Estratto della pagina
▽

Kurdistan iracheno al centro dello scontro Usa-Israele con l’Iran: rischio immediato

Da marzo l’Iraq e il Kurdistan iracheno vivono una nuova escalation che sta mettendo in pericolo i timidi progressi degli ultimi anni: aumentano attacchi e ritorsioni, mentre sul terreno la popolazione affronta interruzioni di servizi fondamentali e maggiori rischi per la sicurezza quotidiana.

Secondo lo staff di EMERGENCY, presente nella regione dal 1994, la crisi si è intensificata e coinvolge direttamente anche il Kurdistan iracheno, trasformato in un teatro di scontro nel contesto delle tensioni tra Stati Uniti, Israele e Iran. La prossimità ai confini iraniani e la presenza di basi militari estere rendono la zona particolarmente esposta a operazioni mirate e a attività di intelligence.

Nel capoluogo regionale, Sulaimaniya, il personale dell’organizzazione segnala sorvoli continui di droni e attacchi selettivi contro obiettivi precisi. La chiusura temporanea dello spazio aereo, insieme a blackout elettrici che durano fino a 5-10 ore al giorno in alcune aree, hanno aggravato la situazione civile.

Le conseguenze pratiche sono già tangibili: scuole e università chiuse, difficoltà di accesso ai servizi e un aumento delle necessità mediche. Il centro di riabilitazione gestito da EMERGENCY a Sulaimaniya resta uno dei pochi punti che offrono gratuitamente protesi e terapie fisiche alle vittime dei conflitti, con pazienti anche provenienti da Iran e Siria.

«Una nuova ondata di violenza può cancellare anni di ripresa», avverte Daniele Giacomini, direttore dell’area Emergenza e Sviluppo di EMERGENCY. Il rischio, spiega, è quello di vedere nuovamente moltiplicarsi mine, amputazioni e vittime civili, già numerosi nelle fasi precedenti del conflitto.

  • Interruzione dei servizi essenziali: elettricità, istruzione e trasporti più volte sospesi.

△

Dati forniti
▽

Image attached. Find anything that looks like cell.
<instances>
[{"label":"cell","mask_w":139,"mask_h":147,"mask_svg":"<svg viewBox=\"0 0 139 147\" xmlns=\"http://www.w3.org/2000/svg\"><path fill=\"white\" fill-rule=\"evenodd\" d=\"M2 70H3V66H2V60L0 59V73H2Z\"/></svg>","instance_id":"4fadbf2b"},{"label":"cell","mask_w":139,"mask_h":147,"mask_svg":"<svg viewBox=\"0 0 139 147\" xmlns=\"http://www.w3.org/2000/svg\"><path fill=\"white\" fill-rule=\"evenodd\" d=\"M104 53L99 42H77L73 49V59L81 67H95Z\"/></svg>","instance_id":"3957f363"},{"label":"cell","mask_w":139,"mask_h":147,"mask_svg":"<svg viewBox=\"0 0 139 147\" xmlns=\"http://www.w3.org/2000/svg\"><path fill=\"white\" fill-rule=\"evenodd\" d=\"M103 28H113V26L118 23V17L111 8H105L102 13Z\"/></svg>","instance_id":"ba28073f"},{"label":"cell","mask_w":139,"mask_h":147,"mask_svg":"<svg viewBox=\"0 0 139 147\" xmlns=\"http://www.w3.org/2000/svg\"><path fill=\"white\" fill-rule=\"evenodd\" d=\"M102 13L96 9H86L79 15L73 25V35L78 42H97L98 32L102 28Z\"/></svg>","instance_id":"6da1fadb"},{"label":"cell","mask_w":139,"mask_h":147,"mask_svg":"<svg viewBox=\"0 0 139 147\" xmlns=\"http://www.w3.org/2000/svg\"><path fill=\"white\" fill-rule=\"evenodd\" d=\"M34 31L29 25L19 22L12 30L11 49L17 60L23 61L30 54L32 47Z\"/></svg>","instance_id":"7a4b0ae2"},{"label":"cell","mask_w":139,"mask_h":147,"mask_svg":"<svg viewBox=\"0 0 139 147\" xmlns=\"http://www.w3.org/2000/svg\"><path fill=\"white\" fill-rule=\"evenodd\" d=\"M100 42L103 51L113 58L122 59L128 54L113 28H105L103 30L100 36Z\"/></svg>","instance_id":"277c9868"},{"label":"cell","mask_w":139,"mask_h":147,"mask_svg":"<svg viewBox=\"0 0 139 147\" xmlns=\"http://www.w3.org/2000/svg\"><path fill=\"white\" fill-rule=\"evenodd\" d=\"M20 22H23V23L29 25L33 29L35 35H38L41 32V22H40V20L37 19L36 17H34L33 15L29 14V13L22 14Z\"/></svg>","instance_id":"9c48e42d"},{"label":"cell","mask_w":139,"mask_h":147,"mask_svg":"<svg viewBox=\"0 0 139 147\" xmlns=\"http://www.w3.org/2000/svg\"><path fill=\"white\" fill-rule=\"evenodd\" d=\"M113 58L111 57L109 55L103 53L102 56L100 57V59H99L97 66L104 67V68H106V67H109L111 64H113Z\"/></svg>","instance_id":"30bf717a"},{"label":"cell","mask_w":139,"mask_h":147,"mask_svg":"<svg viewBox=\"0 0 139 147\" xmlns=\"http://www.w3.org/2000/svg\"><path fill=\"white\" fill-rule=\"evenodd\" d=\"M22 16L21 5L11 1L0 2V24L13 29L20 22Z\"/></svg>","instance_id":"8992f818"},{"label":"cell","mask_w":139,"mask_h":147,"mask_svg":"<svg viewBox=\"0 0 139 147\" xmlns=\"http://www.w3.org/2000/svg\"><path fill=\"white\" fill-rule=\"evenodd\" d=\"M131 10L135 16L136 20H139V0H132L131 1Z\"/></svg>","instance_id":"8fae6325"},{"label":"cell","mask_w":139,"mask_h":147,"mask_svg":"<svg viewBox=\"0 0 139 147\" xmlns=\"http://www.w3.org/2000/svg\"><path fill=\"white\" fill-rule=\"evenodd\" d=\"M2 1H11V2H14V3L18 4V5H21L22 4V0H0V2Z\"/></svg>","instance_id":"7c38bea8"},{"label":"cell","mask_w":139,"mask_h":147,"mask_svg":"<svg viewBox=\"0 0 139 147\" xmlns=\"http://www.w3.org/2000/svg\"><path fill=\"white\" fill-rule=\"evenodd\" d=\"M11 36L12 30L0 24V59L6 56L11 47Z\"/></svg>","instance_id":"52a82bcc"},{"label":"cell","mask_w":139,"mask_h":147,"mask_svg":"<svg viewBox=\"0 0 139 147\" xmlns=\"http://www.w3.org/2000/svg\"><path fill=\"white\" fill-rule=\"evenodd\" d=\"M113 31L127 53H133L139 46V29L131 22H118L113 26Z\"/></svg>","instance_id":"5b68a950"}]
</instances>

△

Consegna 1
Secondo l'articolo sul Kurdistan iracheno, da quale anno lo staff di EMERGENCY è presente nella regione?
Consegna 2
Ripeti senza modifiche il tratto dell'articolo sul Kurdistan iracheno da "Nel capoluogo regionale, Sulaimaniya, il" fino a "la situazione civile.".
L'elenco non serve per svolgere il lavoro.

La tua risposta 1
Dal 1994.

La tua risposta 2
Nel capoluogo regionale, Sulaimaniya, il personale dell’organizzazione segnala sorvoli continui di droni e attacchi selettivi contro obiettivi precisi. La chiusura temporanea dello spazio aereo, insieme a blackout elettrici che durano fino a 5-10 ore al giorno in alcune aree, hanno aggravato la situazione civile.